Questions about pictured scenes:
◆ ◆ ◆ ◆
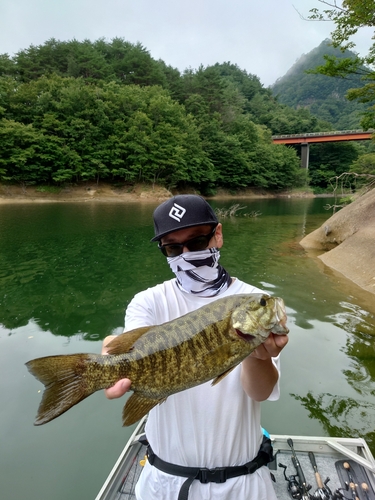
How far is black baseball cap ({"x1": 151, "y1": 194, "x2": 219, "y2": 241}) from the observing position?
2.48 m

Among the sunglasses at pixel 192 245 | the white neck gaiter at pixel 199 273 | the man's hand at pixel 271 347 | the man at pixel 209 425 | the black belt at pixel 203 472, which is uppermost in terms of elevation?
the sunglasses at pixel 192 245

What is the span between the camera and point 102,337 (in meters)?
8.85

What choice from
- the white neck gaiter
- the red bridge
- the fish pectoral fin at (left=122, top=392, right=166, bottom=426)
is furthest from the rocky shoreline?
the red bridge

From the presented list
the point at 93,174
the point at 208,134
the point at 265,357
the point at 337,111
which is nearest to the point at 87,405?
the point at 265,357

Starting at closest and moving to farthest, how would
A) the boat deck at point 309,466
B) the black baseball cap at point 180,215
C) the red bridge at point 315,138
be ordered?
1. the black baseball cap at point 180,215
2. the boat deck at point 309,466
3. the red bridge at point 315,138

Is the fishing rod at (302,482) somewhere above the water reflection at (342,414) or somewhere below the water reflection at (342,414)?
above

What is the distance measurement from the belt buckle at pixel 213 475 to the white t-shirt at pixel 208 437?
3cm

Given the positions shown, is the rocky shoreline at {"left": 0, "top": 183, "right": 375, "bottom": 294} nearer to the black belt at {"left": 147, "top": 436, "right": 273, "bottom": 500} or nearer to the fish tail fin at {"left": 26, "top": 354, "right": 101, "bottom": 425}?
the black belt at {"left": 147, "top": 436, "right": 273, "bottom": 500}

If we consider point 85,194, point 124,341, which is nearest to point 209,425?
point 124,341

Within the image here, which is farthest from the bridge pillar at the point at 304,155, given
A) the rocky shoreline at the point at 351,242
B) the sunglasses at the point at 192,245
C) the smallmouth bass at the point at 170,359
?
the smallmouth bass at the point at 170,359

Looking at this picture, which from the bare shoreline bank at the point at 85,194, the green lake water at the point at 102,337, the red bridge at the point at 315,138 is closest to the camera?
the green lake water at the point at 102,337

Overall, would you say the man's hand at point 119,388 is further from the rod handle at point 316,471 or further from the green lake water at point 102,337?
the green lake water at point 102,337

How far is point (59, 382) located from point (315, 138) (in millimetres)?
96104

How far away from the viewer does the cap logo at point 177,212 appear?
2.48 metres
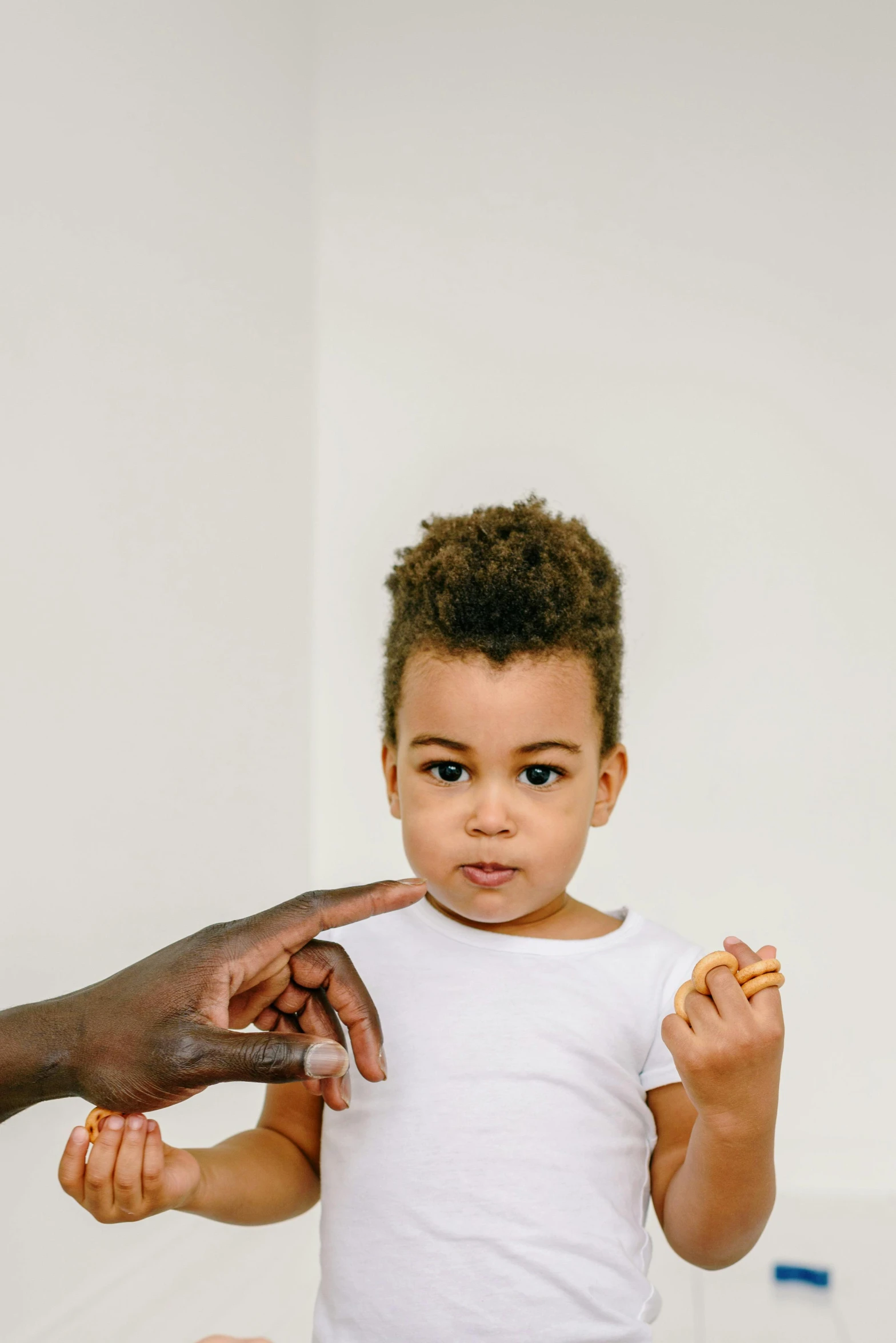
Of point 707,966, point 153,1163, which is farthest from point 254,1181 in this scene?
point 707,966

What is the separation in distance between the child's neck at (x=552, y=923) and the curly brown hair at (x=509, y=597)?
0.16 m

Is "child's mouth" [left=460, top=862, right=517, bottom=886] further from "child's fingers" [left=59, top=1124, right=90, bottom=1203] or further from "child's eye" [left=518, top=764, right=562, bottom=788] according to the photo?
"child's fingers" [left=59, top=1124, right=90, bottom=1203]

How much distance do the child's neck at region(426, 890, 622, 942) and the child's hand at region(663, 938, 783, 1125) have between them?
0.25 metres

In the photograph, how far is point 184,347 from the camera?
196 centimetres

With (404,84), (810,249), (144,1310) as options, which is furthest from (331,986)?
(404,84)

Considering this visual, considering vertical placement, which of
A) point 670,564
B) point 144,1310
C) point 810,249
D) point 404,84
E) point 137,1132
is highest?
point 404,84

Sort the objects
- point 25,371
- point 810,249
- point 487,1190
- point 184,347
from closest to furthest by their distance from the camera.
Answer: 1. point 487,1190
2. point 25,371
3. point 184,347
4. point 810,249

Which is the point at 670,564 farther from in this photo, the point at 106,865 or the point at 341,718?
the point at 106,865

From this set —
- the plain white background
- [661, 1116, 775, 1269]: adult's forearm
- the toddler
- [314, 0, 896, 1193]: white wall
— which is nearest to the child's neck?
the toddler

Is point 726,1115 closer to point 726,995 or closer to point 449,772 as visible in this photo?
point 726,995

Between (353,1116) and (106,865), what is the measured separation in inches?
26.3

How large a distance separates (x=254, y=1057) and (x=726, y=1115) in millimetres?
359

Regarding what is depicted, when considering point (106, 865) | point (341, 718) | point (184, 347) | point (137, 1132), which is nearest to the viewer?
point (137, 1132)

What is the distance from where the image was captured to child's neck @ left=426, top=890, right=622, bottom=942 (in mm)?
1213
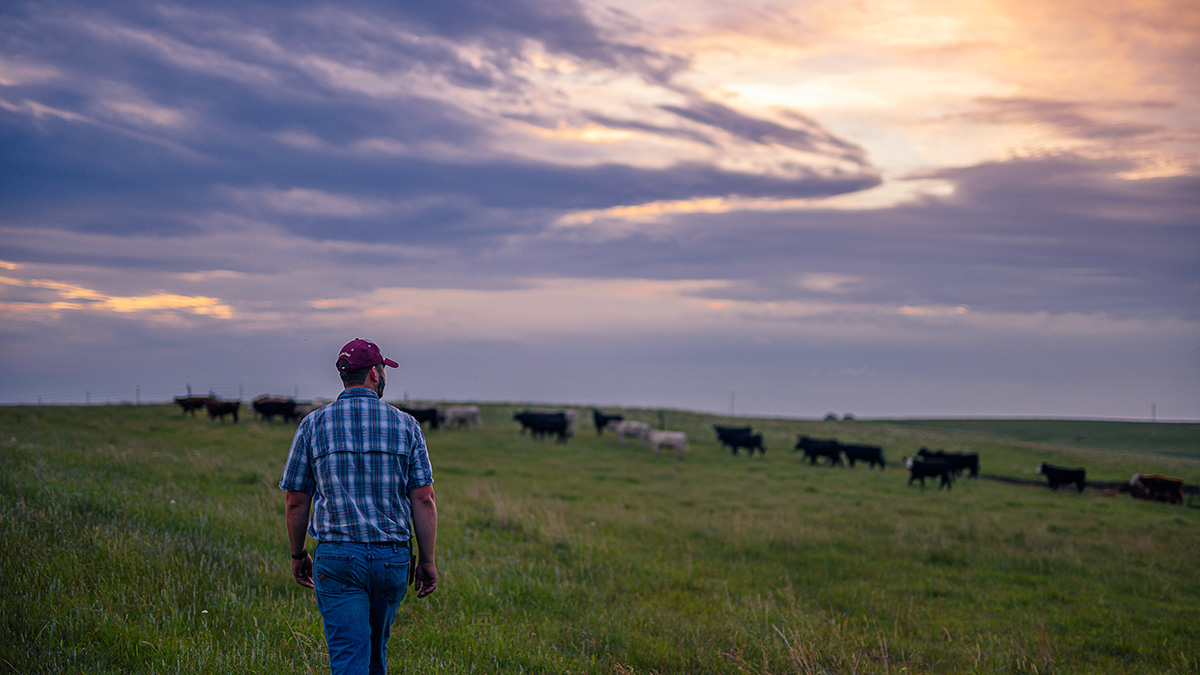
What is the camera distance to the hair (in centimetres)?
429

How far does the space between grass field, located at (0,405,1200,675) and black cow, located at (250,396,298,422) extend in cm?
1595

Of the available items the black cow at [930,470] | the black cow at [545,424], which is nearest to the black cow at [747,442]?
the black cow at [545,424]

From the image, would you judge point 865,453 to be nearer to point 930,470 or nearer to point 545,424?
point 930,470

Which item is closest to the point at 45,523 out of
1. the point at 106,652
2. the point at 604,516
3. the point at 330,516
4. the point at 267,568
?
the point at 267,568

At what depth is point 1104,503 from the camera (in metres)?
26.0

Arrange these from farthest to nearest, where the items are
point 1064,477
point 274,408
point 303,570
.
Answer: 1. point 274,408
2. point 1064,477
3. point 303,570

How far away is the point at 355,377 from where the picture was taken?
4.30m

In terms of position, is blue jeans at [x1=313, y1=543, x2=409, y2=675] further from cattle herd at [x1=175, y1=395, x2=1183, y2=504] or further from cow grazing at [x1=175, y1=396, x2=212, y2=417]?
cow grazing at [x1=175, y1=396, x2=212, y2=417]

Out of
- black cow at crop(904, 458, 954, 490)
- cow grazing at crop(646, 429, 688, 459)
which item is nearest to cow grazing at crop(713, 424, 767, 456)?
cow grazing at crop(646, 429, 688, 459)

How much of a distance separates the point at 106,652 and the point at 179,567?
2.05 meters

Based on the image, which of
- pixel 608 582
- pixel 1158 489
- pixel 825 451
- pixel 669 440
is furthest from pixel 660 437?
pixel 608 582

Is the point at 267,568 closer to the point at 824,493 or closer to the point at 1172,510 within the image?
the point at 824,493

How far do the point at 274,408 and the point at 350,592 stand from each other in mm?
38738

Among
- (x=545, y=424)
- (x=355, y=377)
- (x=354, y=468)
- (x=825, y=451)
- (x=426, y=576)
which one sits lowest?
(x=825, y=451)
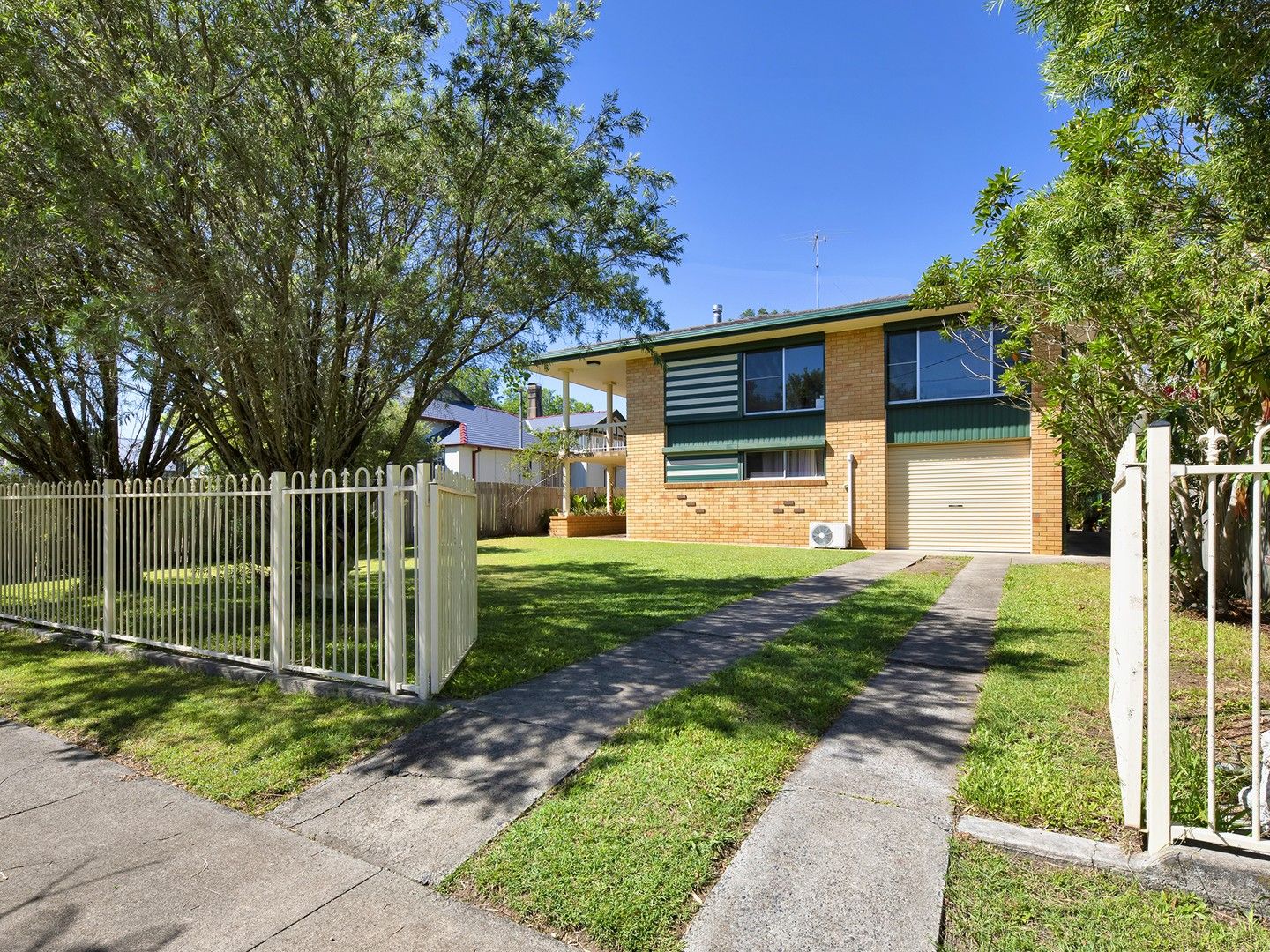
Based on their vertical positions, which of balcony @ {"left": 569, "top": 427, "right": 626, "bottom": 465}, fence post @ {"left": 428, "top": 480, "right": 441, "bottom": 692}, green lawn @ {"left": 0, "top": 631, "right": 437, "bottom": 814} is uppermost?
balcony @ {"left": 569, "top": 427, "right": 626, "bottom": 465}

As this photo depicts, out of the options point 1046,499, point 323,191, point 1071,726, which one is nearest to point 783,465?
point 1046,499

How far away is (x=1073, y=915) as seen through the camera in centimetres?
250

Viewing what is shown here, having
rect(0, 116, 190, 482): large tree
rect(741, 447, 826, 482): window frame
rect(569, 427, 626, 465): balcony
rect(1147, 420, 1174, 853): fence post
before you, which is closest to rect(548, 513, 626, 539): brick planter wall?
rect(569, 427, 626, 465): balcony

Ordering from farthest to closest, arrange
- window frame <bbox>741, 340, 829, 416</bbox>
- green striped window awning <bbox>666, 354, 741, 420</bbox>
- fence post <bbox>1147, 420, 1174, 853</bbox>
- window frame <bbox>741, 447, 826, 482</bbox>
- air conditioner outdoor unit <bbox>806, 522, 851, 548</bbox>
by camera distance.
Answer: green striped window awning <bbox>666, 354, 741, 420</bbox> → window frame <bbox>741, 447, 826, 482</bbox> → window frame <bbox>741, 340, 829, 416</bbox> → air conditioner outdoor unit <bbox>806, 522, 851, 548</bbox> → fence post <bbox>1147, 420, 1174, 853</bbox>

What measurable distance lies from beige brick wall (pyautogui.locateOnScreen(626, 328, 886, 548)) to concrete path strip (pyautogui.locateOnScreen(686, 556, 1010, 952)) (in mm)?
12727

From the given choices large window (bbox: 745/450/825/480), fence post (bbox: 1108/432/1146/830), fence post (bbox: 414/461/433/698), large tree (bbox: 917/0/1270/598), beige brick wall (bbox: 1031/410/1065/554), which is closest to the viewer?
fence post (bbox: 1108/432/1146/830)

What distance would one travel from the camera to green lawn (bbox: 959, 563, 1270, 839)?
3.19 meters

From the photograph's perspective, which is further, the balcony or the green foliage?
the balcony

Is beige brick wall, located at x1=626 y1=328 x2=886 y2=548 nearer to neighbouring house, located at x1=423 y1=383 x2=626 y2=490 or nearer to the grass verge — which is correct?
neighbouring house, located at x1=423 y1=383 x2=626 y2=490

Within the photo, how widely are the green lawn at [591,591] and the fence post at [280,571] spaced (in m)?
1.46

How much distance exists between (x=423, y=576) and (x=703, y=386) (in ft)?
50.4

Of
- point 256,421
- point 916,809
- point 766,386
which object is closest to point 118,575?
point 256,421

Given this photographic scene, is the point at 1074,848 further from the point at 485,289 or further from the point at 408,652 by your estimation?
the point at 485,289

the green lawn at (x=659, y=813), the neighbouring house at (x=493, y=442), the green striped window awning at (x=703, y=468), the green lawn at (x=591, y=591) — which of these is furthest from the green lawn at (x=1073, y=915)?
the neighbouring house at (x=493, y=442)
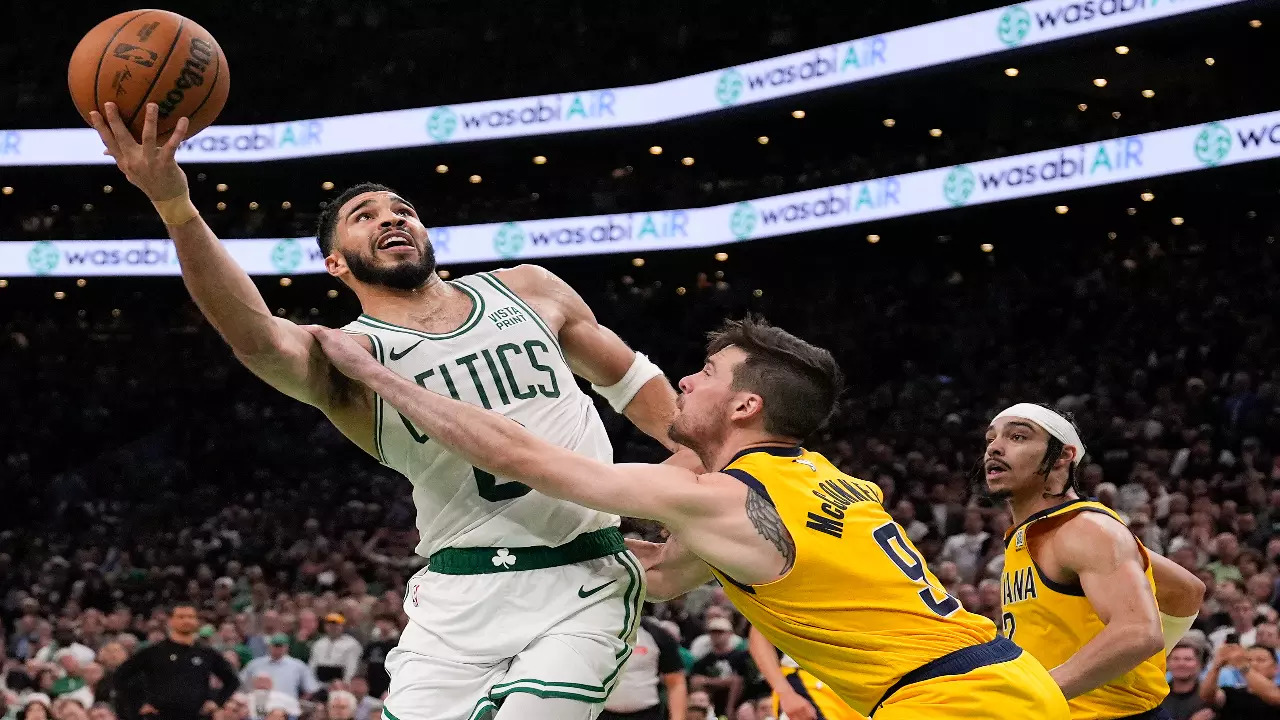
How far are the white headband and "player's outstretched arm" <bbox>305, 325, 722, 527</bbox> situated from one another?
2112mm

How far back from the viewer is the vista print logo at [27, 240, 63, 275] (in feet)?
80.4

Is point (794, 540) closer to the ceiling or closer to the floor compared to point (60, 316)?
closer to the floor

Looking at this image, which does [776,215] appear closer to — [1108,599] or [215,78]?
[1108,599]

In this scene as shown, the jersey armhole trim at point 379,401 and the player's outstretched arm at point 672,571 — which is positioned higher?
the jersey armhole trim at point 379,401

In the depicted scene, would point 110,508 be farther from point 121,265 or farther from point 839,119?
point 839,119

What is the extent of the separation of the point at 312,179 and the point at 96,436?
242 inches

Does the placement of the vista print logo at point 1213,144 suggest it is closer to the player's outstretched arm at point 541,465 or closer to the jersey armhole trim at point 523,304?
the jersey armhole trim at point 523,304

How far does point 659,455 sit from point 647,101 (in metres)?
5.88

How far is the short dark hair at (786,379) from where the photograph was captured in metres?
3.75

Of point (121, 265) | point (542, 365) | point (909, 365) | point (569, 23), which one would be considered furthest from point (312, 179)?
point (542, 365)

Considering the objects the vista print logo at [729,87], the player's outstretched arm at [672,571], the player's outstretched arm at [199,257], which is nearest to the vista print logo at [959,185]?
the vista print logo at [729,87]

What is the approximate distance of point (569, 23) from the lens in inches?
974

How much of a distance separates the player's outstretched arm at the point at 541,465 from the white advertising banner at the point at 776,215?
554 inches

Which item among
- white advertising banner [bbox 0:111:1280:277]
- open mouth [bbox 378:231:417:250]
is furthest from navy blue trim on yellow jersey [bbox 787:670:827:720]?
white advertising banner [bbox 0:111:1280:277]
◆ ◆ ◆ ◆
_STATED EXERCISE_.
Change "lens" to "camera" in the entries from the line with "What is the approximate" through the end of the entries, and give those lines again with nothing else altered.

_EXPECTED ANSWER_.
What is the approximate distance of point (569, 23) from the camera in inches?
974

How much of a distance separates the player's outstretched arm at the point at 541,465 from the white advertising banner at the point at 776,215?
554 inches

Which item among
- white advertising banner [bbox 0:111:1280:277]
- open mouth [bbox 378:231:417:250]
is furthest from navy blue trim on yellow jersey [bbox 787:670:827:720]?
white advertising banner [bbox 0:111:1280:277]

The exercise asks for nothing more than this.